* _The problem_:
From the passage on two kinds of programmers, return the stretch that begins at "I've encountered two" and stops after "he was BUSY.", copied word for word.

* _Provided passage_:
START

I've encountered two main types of programmers: ex-mathematicians, and would-be
plumbers. There are a very small number of people who can do both equally well,
but I _tried_ to hire Fabrice Bellard for a project and he was BUSY.

I got a math minor in college for the same reason an acrophobic person would go
skydiving: I refused to be beaten by it, but it never spoke to me. I'm a
mechanic. I can build a horrible clockwork abomination to do X, and then clean
it up to be less ugly. I've often described my coding style as "debugging an
empty screen". My first instinct is to pile up heuristics until they cover the
problem domain. It all boils down to a series of operations the hardware will be
performing on registers and memory locations and such anyway.

In college I had a comparative programming languages survey course with a
section on prolog, and the first time I sat down at a prolog interpreter and ran
my first ~10 line program it locked the interpeter in an endless CPU-eating
loop, which the professor had just spent three days explaining to us was
impossible. He looked at it and told me I had to understand how the prolog
interpreter was _implemented_ in order to avoid doing that.

END

[Saved entries]
START

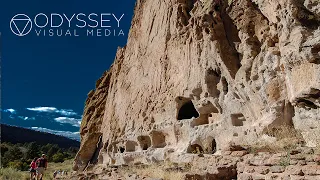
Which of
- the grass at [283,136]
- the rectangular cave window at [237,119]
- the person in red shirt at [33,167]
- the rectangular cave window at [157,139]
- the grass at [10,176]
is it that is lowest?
the grass at [10,176]

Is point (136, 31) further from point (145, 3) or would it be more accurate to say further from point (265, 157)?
point (265, 157)

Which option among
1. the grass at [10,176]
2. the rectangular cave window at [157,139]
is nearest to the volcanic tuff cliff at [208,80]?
the rectangular cave window at [157,139]

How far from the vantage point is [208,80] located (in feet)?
47.1

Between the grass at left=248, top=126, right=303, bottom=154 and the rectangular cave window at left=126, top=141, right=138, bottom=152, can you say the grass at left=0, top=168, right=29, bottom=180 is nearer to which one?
the rectangular cave window at left=126, top=141, right=138, bottom=152

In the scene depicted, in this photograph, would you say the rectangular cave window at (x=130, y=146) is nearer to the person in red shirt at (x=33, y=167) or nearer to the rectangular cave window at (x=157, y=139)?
the rectangular cave window at (x=157, y=139)

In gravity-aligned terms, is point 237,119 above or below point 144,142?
above

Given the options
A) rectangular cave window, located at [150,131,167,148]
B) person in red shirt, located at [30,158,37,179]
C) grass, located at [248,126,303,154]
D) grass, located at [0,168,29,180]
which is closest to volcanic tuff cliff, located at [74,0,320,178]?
rectangular cave window, located at [150,131,167,148]

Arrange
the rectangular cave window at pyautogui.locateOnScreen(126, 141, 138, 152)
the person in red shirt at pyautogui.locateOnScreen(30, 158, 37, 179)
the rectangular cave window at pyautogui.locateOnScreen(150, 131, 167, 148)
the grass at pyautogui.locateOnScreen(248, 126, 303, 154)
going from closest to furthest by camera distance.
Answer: the grass at pyautogui.locateOnScreen(248, 126, 303, 154)
the person in red shirt at pyautogui.locateOnScreen(30, 158, 37, 179)
the rectangular cave window at pyautogui.locateOnScreen(150, 131, 167, 148)
the rectangular cave window at pyautogui.locateOnScreen(126, 141, 138, 152)

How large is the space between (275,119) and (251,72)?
7.82 ft

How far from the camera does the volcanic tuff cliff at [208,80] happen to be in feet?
A: 31.1

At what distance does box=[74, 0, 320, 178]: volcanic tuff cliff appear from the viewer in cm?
947

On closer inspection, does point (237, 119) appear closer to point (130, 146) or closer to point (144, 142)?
point (144, 142)

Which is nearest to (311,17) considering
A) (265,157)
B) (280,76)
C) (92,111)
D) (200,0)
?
(280,76)

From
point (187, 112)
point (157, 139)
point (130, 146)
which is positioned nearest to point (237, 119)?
point (187, 112)
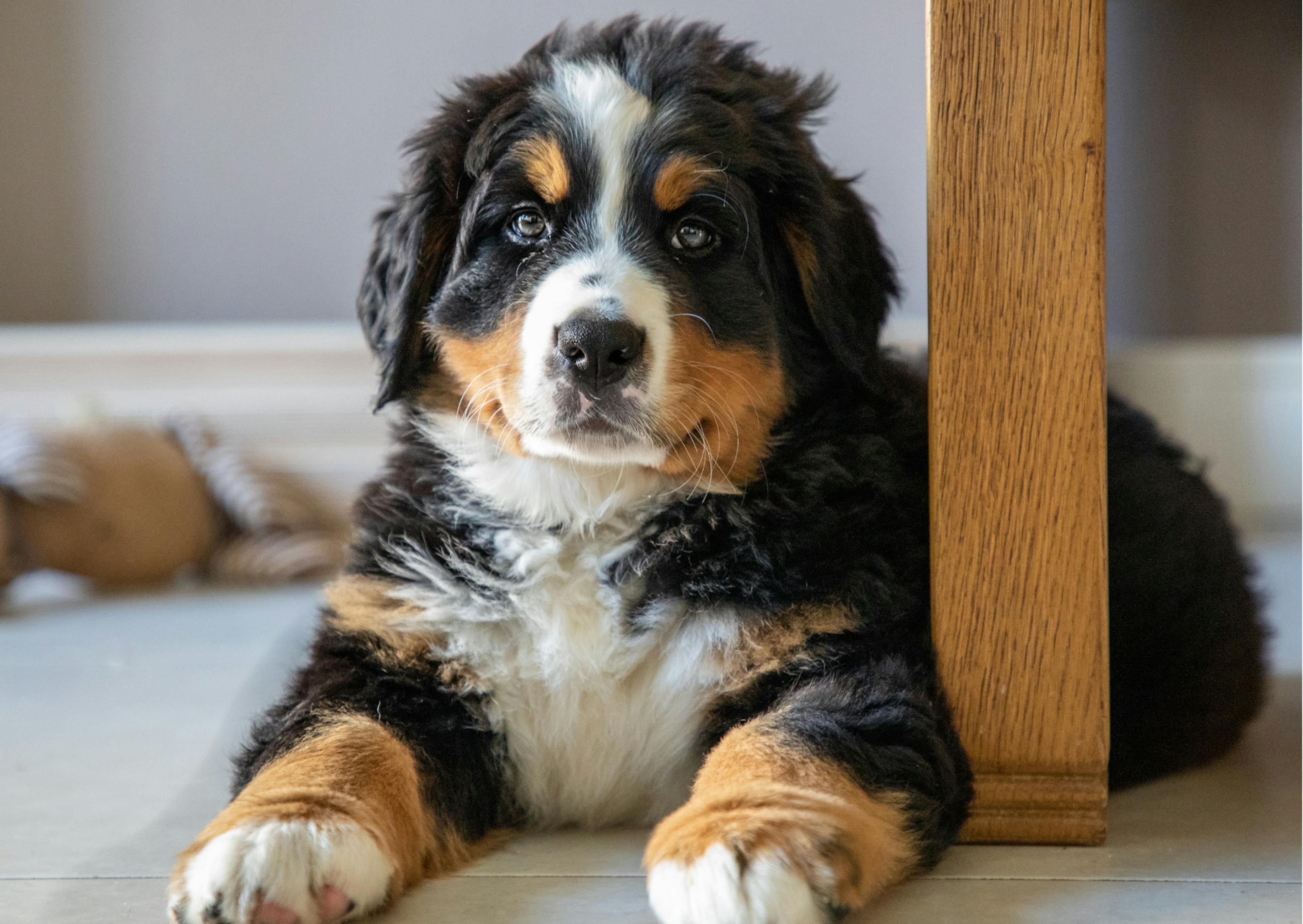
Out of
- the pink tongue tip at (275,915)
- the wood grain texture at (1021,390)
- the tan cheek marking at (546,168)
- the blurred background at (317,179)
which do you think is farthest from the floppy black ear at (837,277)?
the blurred background at (317,179)

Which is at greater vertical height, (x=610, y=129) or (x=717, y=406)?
(x=610, y=129)

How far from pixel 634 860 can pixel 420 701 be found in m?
0.37

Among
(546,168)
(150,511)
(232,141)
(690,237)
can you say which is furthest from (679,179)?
(232,141)

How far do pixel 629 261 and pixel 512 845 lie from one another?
0.85 metres

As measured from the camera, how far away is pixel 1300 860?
65.6 inches

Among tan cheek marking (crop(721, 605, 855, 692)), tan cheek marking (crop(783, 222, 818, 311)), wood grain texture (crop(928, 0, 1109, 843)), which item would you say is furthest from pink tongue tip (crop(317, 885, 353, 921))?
tan cheek marking (crop(783, 222, 818, 311))

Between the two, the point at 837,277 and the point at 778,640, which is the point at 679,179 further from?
the point at 778,640

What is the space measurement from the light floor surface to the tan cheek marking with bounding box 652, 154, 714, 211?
0.93 meters

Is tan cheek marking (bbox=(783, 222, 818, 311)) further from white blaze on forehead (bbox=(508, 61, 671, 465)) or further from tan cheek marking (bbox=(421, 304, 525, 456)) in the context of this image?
tan cheek marking (bbox=(421, 304, 525, 456))

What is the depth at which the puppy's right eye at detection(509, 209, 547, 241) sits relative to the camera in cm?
183

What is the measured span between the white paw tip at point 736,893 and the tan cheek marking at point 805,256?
859 mm

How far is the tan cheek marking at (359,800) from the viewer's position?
1.48 m

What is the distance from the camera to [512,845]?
1780 mm

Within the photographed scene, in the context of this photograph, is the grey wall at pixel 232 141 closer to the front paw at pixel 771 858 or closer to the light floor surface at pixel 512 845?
the light floor surface at pixel 512 845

END

* _Expected output_:
I've encountered two main types of programmers: ex-mathematicians, and would-be
plumbers. There are a very small number of people who can do both equally well,
but I _tried_ to hire Fabrice Bellard for a project and he was BUSY.